The investigation, which has had the participation of three panels of international experts, suffered a turnaround in 2017, when the second group of specialists rejected the official version that pointed to prostate cancer as the cause of death and found “clostridium botulinum” in a poet’s tooth.

Clostridium botulinum, responsible for botulism, is a bacillus usually found in soil that can cause nervous system problems and even death.

A third panel of experts from the Universities of McMaster (Canada) and Copenhagen (Denmark) revealed a year ago that the bacteria “was in his body at the time of death,” which for the family was interpreted as irrefutable proof of that Neruda was “poisoned” during his stay at the clinic.

“Since 2017, Neruda has been shouting that he has ‘clostridium botulinum’ in his body and that it came to him through the intervention of third parties,” stressed lawyer Flores.

A person leaves a flower at the grave of Chilean poet Pablo Neruda in Isla Negra (Chile). Archive photo. EFE/ Javier Martín

The unknown, however, remains how botulinum toxin, which is also usually found in poorly preserved canned foods, would have been introduced into the body naturally or intentionally.

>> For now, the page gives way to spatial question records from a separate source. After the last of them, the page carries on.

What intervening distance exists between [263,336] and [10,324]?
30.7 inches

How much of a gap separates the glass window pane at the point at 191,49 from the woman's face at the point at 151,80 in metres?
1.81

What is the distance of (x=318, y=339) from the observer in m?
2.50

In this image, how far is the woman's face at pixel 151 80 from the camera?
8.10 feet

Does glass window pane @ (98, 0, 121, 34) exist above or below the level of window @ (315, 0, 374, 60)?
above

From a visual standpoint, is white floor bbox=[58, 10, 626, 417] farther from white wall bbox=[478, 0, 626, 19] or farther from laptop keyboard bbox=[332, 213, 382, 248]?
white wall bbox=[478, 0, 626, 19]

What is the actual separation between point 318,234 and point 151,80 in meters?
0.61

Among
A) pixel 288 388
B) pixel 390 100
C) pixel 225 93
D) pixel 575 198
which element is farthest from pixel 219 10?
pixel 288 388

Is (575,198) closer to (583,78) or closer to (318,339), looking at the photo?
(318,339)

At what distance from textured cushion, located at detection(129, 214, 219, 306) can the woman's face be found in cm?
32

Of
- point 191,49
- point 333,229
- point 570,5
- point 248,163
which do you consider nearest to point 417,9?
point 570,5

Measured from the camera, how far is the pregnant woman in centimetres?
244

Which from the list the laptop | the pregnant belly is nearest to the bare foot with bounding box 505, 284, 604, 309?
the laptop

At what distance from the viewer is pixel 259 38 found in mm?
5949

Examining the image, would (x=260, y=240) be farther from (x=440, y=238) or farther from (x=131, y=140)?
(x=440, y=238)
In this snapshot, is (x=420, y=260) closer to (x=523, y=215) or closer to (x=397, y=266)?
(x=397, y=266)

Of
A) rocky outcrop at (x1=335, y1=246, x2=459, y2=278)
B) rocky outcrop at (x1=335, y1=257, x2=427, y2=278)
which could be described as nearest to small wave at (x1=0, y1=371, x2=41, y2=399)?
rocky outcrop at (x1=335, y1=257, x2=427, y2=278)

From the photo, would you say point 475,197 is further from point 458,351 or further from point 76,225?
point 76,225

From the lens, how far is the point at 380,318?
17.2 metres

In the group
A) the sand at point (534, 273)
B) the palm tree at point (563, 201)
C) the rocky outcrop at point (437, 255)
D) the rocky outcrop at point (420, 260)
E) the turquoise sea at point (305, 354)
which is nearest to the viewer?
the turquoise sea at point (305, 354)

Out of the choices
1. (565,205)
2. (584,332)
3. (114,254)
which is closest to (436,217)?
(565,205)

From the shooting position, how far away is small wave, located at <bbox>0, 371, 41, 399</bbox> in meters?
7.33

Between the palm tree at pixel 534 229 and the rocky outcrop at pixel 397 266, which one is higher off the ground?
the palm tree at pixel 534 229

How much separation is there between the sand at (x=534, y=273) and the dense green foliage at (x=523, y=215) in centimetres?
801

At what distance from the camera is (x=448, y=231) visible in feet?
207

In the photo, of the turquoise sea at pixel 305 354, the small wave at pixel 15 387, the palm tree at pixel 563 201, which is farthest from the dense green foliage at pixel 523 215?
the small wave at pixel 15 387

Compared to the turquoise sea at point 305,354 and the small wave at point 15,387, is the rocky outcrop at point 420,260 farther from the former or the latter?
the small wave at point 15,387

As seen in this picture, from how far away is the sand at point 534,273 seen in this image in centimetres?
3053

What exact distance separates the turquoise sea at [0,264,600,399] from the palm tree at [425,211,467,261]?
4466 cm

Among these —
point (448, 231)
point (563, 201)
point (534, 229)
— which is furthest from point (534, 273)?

In Monday’s ruling, the First Chamber of the Court of Appeals of Santiago also ordered the completion of several procedures requested by the plaintiffs, such as a calligraphic examination of the death certificate and the taking of new statements.

For the family, the most important diligence is a “meta-expertise that allows reviewing and interpreting the results of the expertise carried out by experts from the Universities of McMaster and Copenhagen, which must be carried out only by experts proposed by said institutions.”

Reyes explained that the judge in the case had asked different Chilean universities to interpret last year’s expert report, but that they “do not have the knowledge or experience to do so” and that Canada and Denmark are the “most leading” countries in this type. of forensic analysis.